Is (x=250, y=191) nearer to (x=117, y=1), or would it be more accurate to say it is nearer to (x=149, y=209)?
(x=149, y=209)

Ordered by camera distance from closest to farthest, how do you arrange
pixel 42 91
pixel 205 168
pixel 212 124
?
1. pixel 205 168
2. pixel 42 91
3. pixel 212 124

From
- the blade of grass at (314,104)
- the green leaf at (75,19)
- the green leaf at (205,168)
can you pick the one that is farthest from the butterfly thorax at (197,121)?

- - -

What is asked:
Please output every line of the records above as a Markdown table with the columns "Number" and "Entry", leaving out blank lines.

Answer to this problem:
| Number | Entry |
|---|---|
| 1 | Is (x=250, y=191) nearer to (x=117, y=1), or would it be more accurate to say it is nearer to (x=149, y=209)? |
| 2 | (x=149, y=209) |
| 3 | Ordered by camera distance from closest to farthest, how do you arrange |
| 4 | pixel 42 91 |
| 5 | pixel 205 168 |
| 6 | pixel 212 124 |
| 7 | ? |
| 8 | 1. pixel 205 168 |
| 9 | 2. pixel 42 91 |
| 10 | 3. pixel 212 124 |
| 11 | From |
| 12 | - the blade of grass at (314,104) |
| 13 | - the green leaf at (75,19) |
| 14 | - the green leaf at (205,168) |
| 15 | can you pick the one that is farthest from the butterfly thorax at (197,121)? |